Selected passage:

....

How to Convert Double to Int in C#

1. Convert double to int With Explicit Typecasting in C#
2. Convert double to int With the Convert.ToInt32() Function in C#
3. Convert double to int With the Math.Round() Function in C#
4. Convert double to int With the Math.Floor() Function in C#
5. Convert double to int With the Math.Floor() Function in C#
6. Conclusion

In C#, working with numeric data often involves the need to convert between different data types. When you have a double and want to obtain an int representation, you have several options at your disposal.

In this article, we’ll explore various methods for converting a double value to an int, each with its characteristics and use cases.

Convert double to int With Explicit Typecasting in C#

One of the simplest and most frequently used methods for converting a double value to an int is explicit casting or type casting. Before diving into the code, it’s essential to understand the key concepts behind explicit casting.

....

Supplied data:
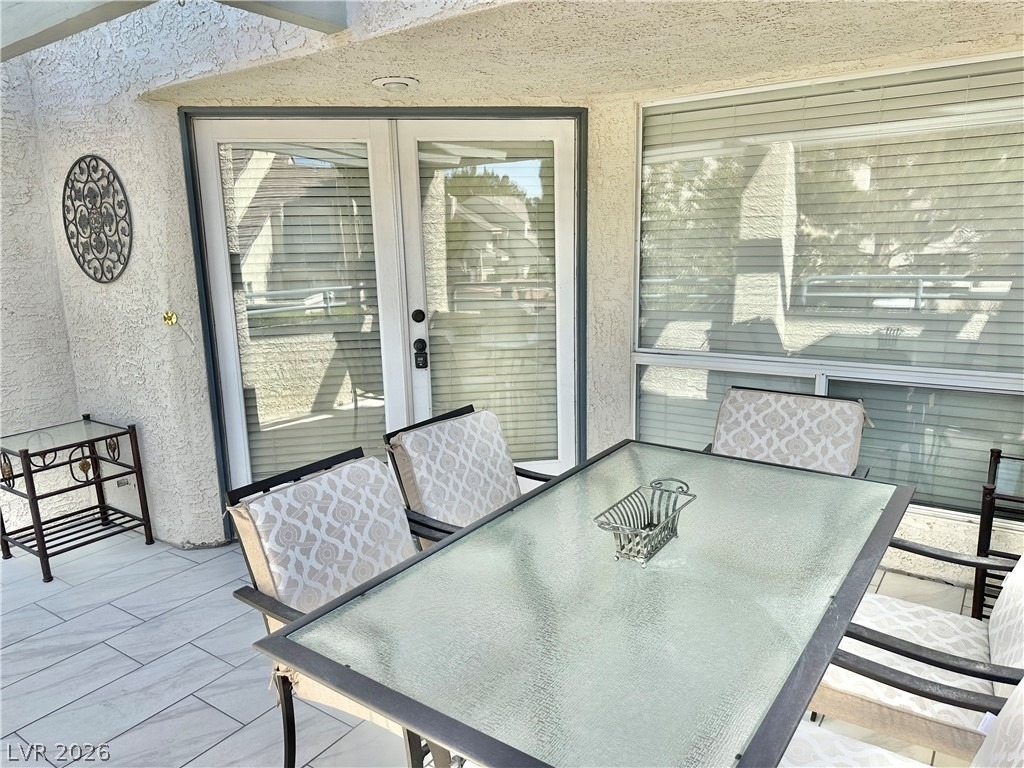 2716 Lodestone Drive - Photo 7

....

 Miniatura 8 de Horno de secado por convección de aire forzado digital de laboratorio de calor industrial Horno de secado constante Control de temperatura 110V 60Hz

....

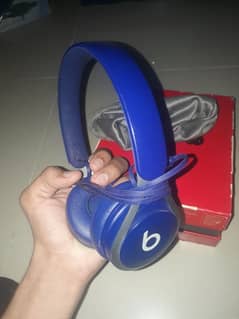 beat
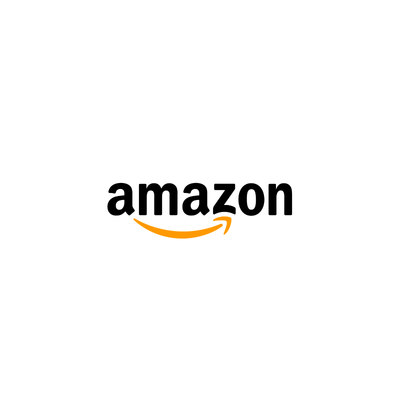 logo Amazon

....

From the article on converting double to int in C#, write out the part that opens with the words containing "How to Convert" and closes with "and use cases.", keeping every word unchanged. The entries are not needed here.

How to Convert Double to Int in C#

1. Convert double to int With Explicit Typecasting in C#
2. Convert double to int With the Convert.ToInt32() Function in C#
3. Convert double to int With the Math.Round() Function in C#
4. Convert double to int With the Math.Floor() Function in C#
5. Convert double to int With the Math.Floor() Function in C#
6. Conclusion

In C#, working with numeric data often involves the need to convert between different data types. When you have a double and want to obtain an int representation, you have several options at your disposal.

In this article, we’ll explore various methods for converting a double value to an int, each with its characteristics and use cases.